Paul Joseph Watson
Despite being exposed as a probable fake, the James Foley beheading video is still being used as a poster child to reinvigorate support behind a military attack on Syria, almost exactly a year after a dubious chemical weapons attack was exploited for the same purpose.
As we reported earlier, top forensic experts have concluded that the alleged beheading was likely “staged” and that the footage in the clip does not show the execution of Foley. Infowars’ analysis of the footage last week came to a similar conclusion.
Although media reports have suggested that Foley was probably killed off camera, it makes little sense that ISIS, a group which has built its reputation on cruelty and barbarity, would refrain from showing the bloody execution. Indeed, the fact that they didn’t directly suggests that the video was produced and released by an entity other than ISIS.

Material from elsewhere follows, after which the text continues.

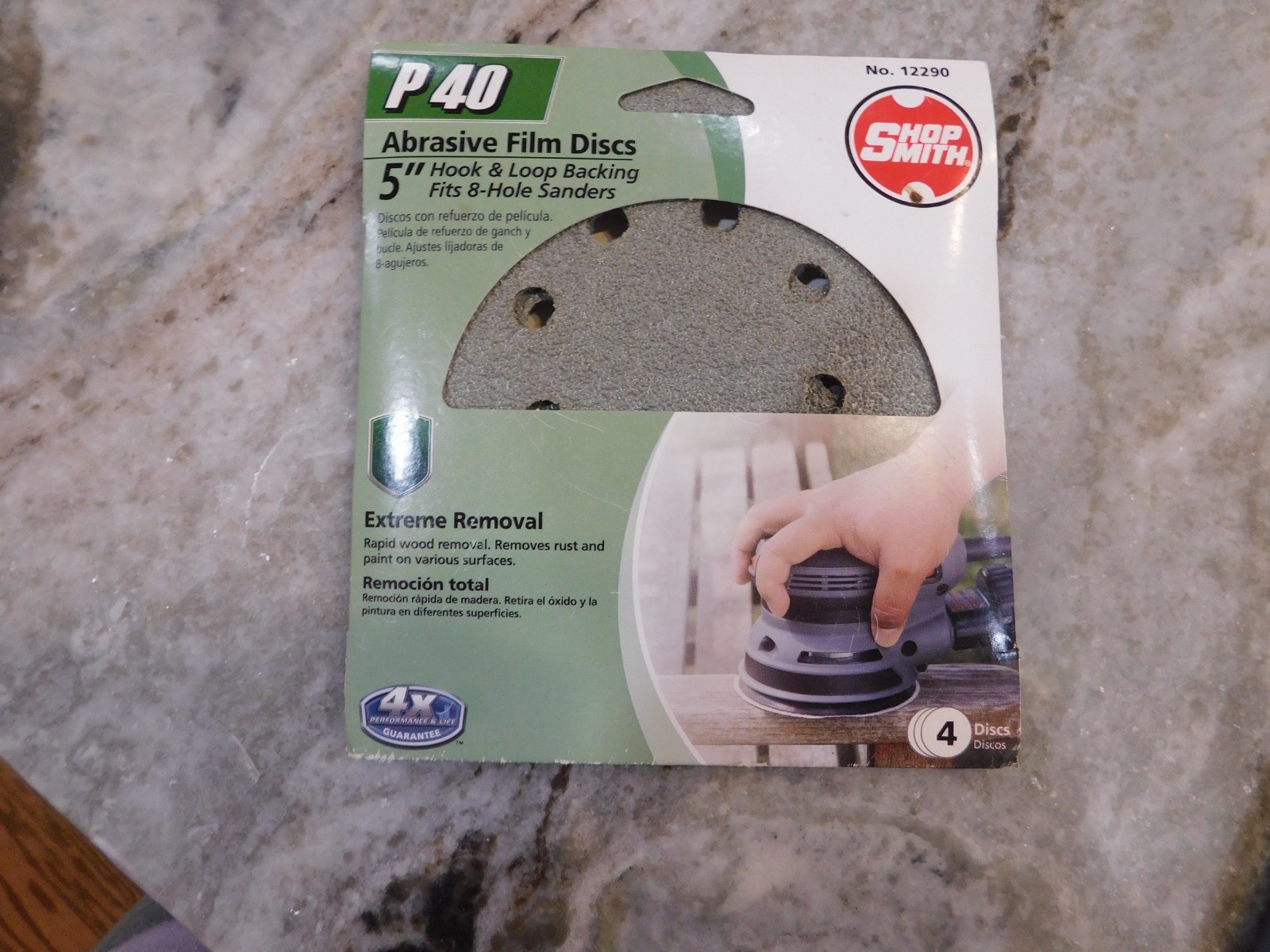 Shopsmith 5″ P40 Abrasive Film Discs Fits 8 Hole Sanders 12290 G2 Techno 4 Discs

The fact that the footage was immediately pounced upon as a casus belli for expanding U.S. military operations in the face of massive public and political opposition to America’s involvement in the region indicates that the release of the video only served to benefit interests aligned with the U.S. military-industrial complex.
Senior Republicans yesterday cited the video in urging President Obama to expand air strikes targeting ISIS militants from Iraq to Syria.

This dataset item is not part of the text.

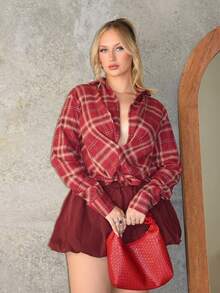 Arliah 前部扭纹低领长袖格子衬衫 - 酒紅色 - 查看 2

“We need to expand air strikes so you can ultimately defeat and eliminate Isis,” Texas Congressman Mike McCaul told ABC. “Don’t kid yourself for a second that they aren’t intent on hitting our homeland, I think the threat is very real.”

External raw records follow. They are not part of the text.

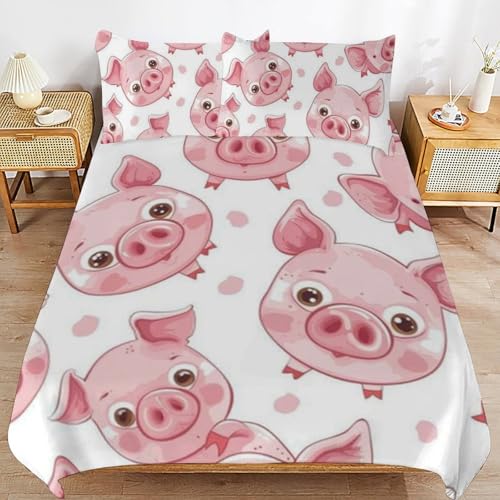 Parure de lit pour enfants cochon mignon avec housse de couette et 2 taies - 2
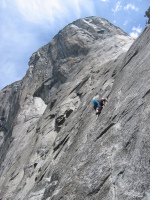 great action shot, climbing Pine Line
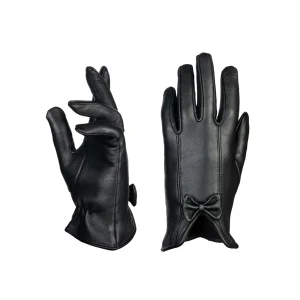 Womens Leather Gloves Code 2506J Black Color Detail View copy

Senator Lindsey Graham, a longtime proponent of an attack on Syria, said that Obama should not consult with President Bashar Al-Assad before launching the assault.
“There’s no way you can solve the problem in Iraq without hitting them in Syria,” the South Carolina Republican said, adding, “The goal is to hit ISIL in Syria to deal with their command and control.”
Graham also said that the U.S. needed to bombard ISIS in Syria in order to “deal with the threat to the homeland.”
Yesterday, the London Observer reported that the U.S. was “set to launch air strikes” on senior ISIS leaders in Syria, with Washington officials asserting that the Foley beheading video provided a “new context” which justified military aggression in Syria.
Preparations for a military assault on Syria arrive roughly a year after another highly dubious incident was cited as a justification for similar action.
The August 2013 chemical weapons attack in Ghouta was almost immediately blamed on the Assad regime despite eyewitness reports that the incident was the work of US-backed rebels. A subsequentMIT study concluded that the attack could not have been launched from government-controlled areas of the country.